How to Advocate for Data Privacy and Users' Rights

Want to speak up against Big Tech, unjust data collection, and surveillance? Here's how to be an activist in your community and beyond.
Overhead photograph of people walking on binary numbers
Photograph: Hiroshi Watanabe/Getty Images

Your Facebook is no longer a naked-to-the-public firehose of information about your family and social life. Your mobile phone is as do-not-track as you’re able to function under. You cover your webcam lens when it’s not in use.

In short, you’ve done what you can to mitigate the way the current world seeks to share and expose your personal information. It takes energy and knowledge to break away from the default settings of digital devices, social networks, and retailers seeking more, more, more information. But you’ve done it, at least what you can. You feel pretty good about safeguarding some (but not all) of your private data and being proactive about it.

So what’s this nagging feeling in the back of your skull? Do you sometimes feel like you could be doing even more in the battle to protect citizens from the overreach of data scrapers and tech moguls who value monetization over individual rights?

It takes a lot of committed people to fight these battles in courtrooms, in the digital marketplace, and on the platforms themselves (Facebook, Twitter, and LinkedIn, among others) that have become battlegrounds for our data. You could be one of these people: an advocate for data privacy who is actively involved in helping protect us all.

Advocacy Near Home

Getting your own house in order in regards to privacy could mean literally getting your house in order. Setting up a VPN (virtual private network) service for your entire household, for instance, can offer your entire family a shield to prying eyes online, including threats from hackers, although finding a reputable one with strong data privacy policies that also won’t scoop up your data can itself be a challenge.

If you have kids old enough to join social networks (the legal age is 13 in the US), take the time to help them set up and understand their privacy settings, especially on social networks that have a poor track record on that front (such as Facebook and TikTok). The same goes for online game networks they might play on such as Nintendo Online or the PlayStation Network, not to mention popular games like Roblox and Minecraft (which is owned by Microsoft, who also operates Xbox Live, which also has social features).

Similarly, stay in the loop on new policies and legal changes that could affect the way companies handle your kids’ data. You should also learn how your kids’ school and school district handle issues such as data on school devices, software in schools, and surveillance cameras on campus.

You don’t want to be the person who posts hoaxes about how Facebook is going to use your photos and information, but spreading the word from legit sources to extended family and friends about good privacy hygiene is one way to raise awareness of the problems that exist.
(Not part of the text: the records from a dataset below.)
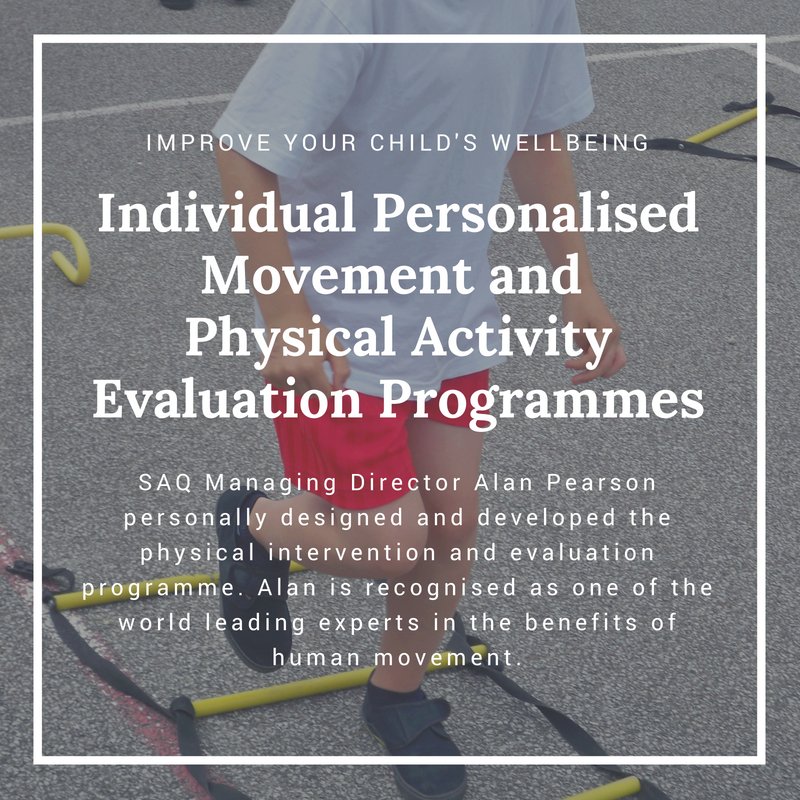 IMPROVE YOUR CHILD'S WELLBEING

Individual Personalised Movement and Physical Activity Evaluation Programmes

SAQ Managing Director Alan Pearson personally designed and developed the physical intervention and evaluation programme. Alan is recognised as one of the world leading experts in the benefits of human movement.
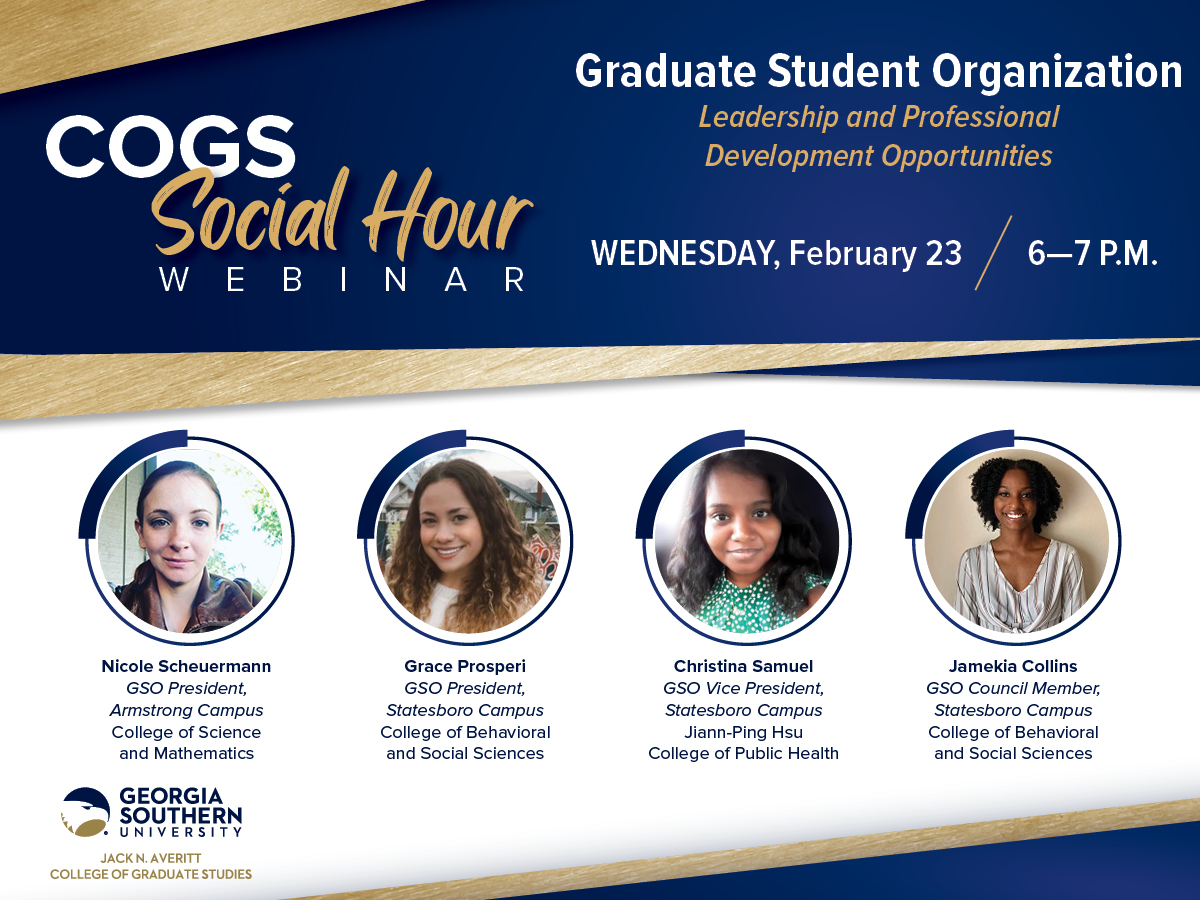 COGS Social Hour WEBINAR

Graduate Student Organization
Leadership and Professional Development Opportunities

WEDNESDAY, February 23 / 6—7 P.M.

Nicole Scheuermann
GSO President, Armstrong Campus
College of Science and Mathematics

Grace Prosperi
GSO President, Statesboro Campus
College of Behavioral and Social Sciences

Christina Samuel
GSO Vice President, Statesboro Campus
Jiann-Ping Hsu College of Public Health

Jamekia Collins
GSO Council Member, Statesboro Campus
College of Behavioral and Social Sciences

GEORGIA SOUTHERN UNIVERSITY
JACK N. AVERITT COLLEGE OF GRADUATE STUDIES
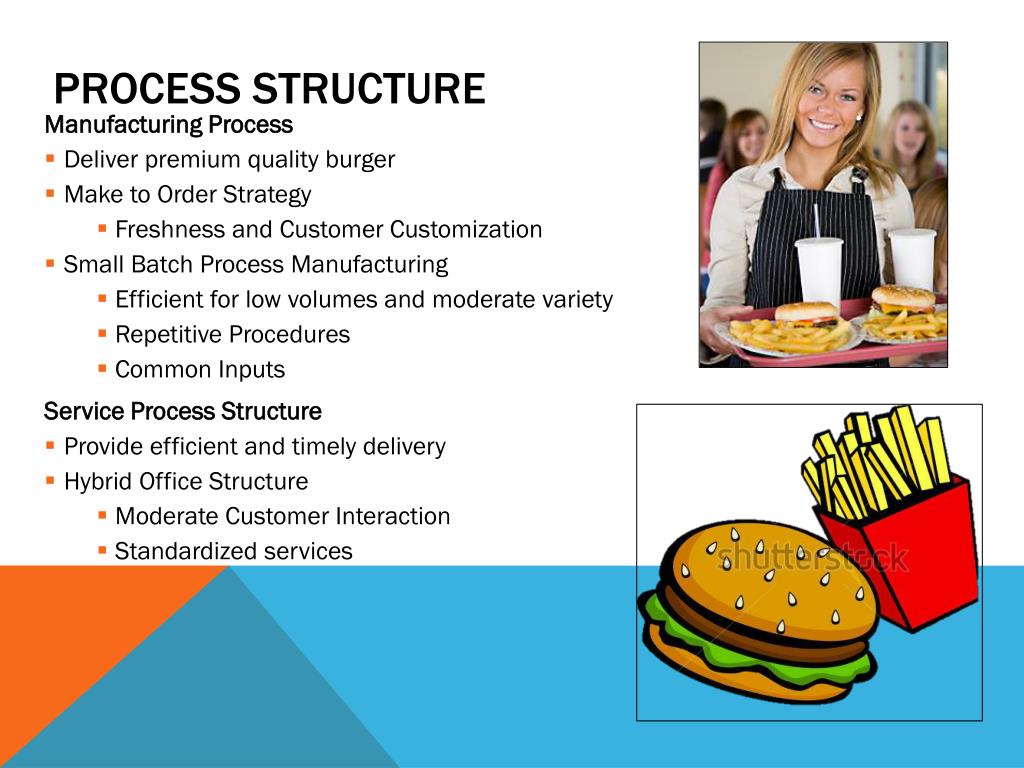 PROCESS STRUCTURE

Manufacturing Process

- Deliver premium quality burger
- Make to Order Strategy
  - Freshness and Customer Customization
- Small Batch Process Manufacturing
  - Efficient for low volumes and moderate variety
  - Repetitive Procedures
  - Common Inputs

Service Process Structure

- Provide efficient and timely delivery
- Hybrid Office Structure
  - Moderate Customer Interaction
  - Standardized services

shutterstock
The United States Privacy Digest from the International Association of Privacy Professionals, The Hacker News, Privacy International, and—not to toot our own horn—WIRED’s own coverage of privacy issues are good places to get informed or search for specific stories around these topics.

Take Your Advocacy Public

The Electronic Frontier Foundation (or EFF) is a civil liberties nonprofit founded in the San Francisco Bay Area in 1990. It’s been carrying the torch for fighting threats to free speech and privacy ever since. The EFF says it has seen a recent “big uptick” in interest from people wanting to protect privacy on their phone; for instance, there are 100,000 views on a post about disabling Ad ID on iOS and Android devices. “We are clearly seeing that people are increasingly concerned about digital rights,” says Karen Gullo, analyst and senior media relations specialist at EFF. 

The organization offered WIRED a list of things you can do if you’d like to get more involved in advocating for data privacy.

To start with, find out where your local and state lawmakers stand on privacy and make your own voice heard. Call or email them, or speak up at town halls and other meetings. “Check with your local city council to see if they have a committee that is looking into data-privacy issues, or suggest that they form one,” says Gullo. “Ask for a citizen advocate to be part of that committee.”

You could also form your own committee, briefing those local officials on data policies and threats, and informing the public with talks at local libraries and other public locations. The EFF pointed to Oakland Privacy, a citizen’s coalition that succeeded in this kind of effort; the group helped get an ordinance passed requiring towns in its area to be transparent about surveillance technology.

The EFF is currently pushing the My Body, My Data Act, which would protect personal health care data related to reproductive rights. You can learn how to take action to support this act on the EFF’s website.

Similarly, the Electronic Frontier Association itself is comprised of grassroots digital-rights advocacy groups in cities and campuses across the country, and they may be looking for volunteers in your area. You can get involved with security training projects and educational events through an existing chapter, or by starting your own coalition.